Berlin, 06.07.2006-Morgen stimmt der Bundesrat über die Europäische Transparenzinitiative und die Novellierung der EU-Haushaltsordnung ab. In der Beschlussvorlage des Bundesrats heißt es, dass der Öffentlichkeit keine Informationen über die Namen und Förderbeträge einzelner Begünstigter von Subventionen zugänglich gemacht werden sollen. Die in Deutschland aktive 'Initiative für Transparenz bei EU-Agrarsubventionen', die mittlerweile von 30 Organisationen und Verbänden unterstützt wird, verurteilt das 'bürgerfeindliche Mauern' der Bundesländer bei der Verbesserung der Transparenz.

 

 

 

'Die Landesfürsten halten ihre schützende Hand über die Hauptprofiteure von EU-Fördermitteln und treten das Informationsrecht der Bürger mit Füßen', kritisiert Marita Wiggerthale von der Entwicklungsorganisation Oxfam Deutschland. Bis heute sei in Deutschland nicht bekannt, welche Konzerne von Agrarexporterstattungen, Investitions- und Regionalfördermitteln profitieren. Die Europäische Transparenzinitiative, die am 3. Mai als Grünbuch von der EU-Kommission vorgelegt wurde, könnte hier Licht ins Dunkel des Subventionsdickichts bringen.

 

 

 

Insbesondere Bayern und Niedersachsen erweisen sich als 'Bremser' in Sachen Transparenz. Bayern befürchtet eine abschreckende Wirkung auf Unternehmen und eine geringere Inanspruchnahme von Fördermitteln. Von den knapp 23 Milliarden Euro an Regionalfördermitteln (2000-2006) hat Bayern eine Millarde Euro aus den europäischen Strukturfonds erhalten. Niedersachsen hat mit Blick auf die Landwirtschaft geltend gemacht, dass bereits heute eine hinreichende Transparenz gewährleistet sei und es daher jegliche Veröffentlichung personenbezogener Empfängerdaten ablehne.

 

 

 

Dabei haben elf europäische Mitgliedsländer bereits die Verteilung ihrer Agrarsubventionen (teilweise) offen gelegt, zwei weitere planen, dies zu tun. Deutschland ist Nachzügler in Sachen Transparenz. 'An der Offenlegung der öffentlichen Zuwendungen geht kein Weg vorbei.
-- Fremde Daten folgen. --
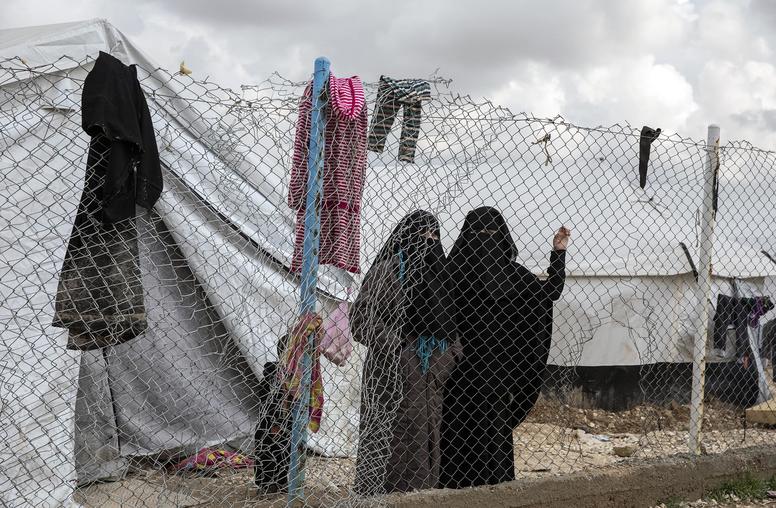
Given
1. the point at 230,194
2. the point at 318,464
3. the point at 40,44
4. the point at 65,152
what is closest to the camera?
the point at 318,464

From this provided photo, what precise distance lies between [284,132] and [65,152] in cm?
153

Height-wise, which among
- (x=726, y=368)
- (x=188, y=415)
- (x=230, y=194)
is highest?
(x=230, y=194)

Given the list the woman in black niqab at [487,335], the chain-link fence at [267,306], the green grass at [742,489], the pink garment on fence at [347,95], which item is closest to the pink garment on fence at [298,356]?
the chain-link fence at [267,306]

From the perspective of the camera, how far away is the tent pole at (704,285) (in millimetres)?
4572

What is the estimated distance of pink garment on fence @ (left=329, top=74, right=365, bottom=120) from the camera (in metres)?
3.51

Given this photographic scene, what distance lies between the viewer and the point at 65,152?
439cm

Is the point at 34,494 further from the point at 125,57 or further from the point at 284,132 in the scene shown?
the point at 125,57

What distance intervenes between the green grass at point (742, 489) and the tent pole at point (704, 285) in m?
0.25

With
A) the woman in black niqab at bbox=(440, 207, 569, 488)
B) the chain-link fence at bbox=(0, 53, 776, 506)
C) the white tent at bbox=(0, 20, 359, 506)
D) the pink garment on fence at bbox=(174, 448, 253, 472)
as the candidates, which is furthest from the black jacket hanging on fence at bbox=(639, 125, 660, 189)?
the pink garment on fence at bbox=(174, 448, 253, 472)

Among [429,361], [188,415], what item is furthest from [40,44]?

Nur so kann eine Überprüfung und Neuverteilung der Agrarsubventionen anhand von ökologischen und sozialen Kriterien erfolgen', erklärt Friedrich Wilhelm Graefe zu Baringdorf, Vorsitzender der Arbeitsgemeinschaft bäuerliche Landwirtschaft.

 

 

 

'Öko-Betriebe haben bei der Verteilung der Agrarsubventionen das Nachsehen', so Tanja Dräger de Teran Agrarreferentin des WWF Deutschland. Zudem planten die meisten Bundesländer, die finanziellen Beihilfen für Bio-Bauern dramatisch zu reduzieren bzw. ganz einzustellen. Planungssicherheit gelte offenbar nicht für Betriebe, die von der Gesellschaft gewünschte Leistungen erbringen-und das nicht nur im Umwelt- und Naturschutz: Im Vergleich zu konventionellen Betrieben schaffen ökologische Betriebe mehr Arbeitsplätze.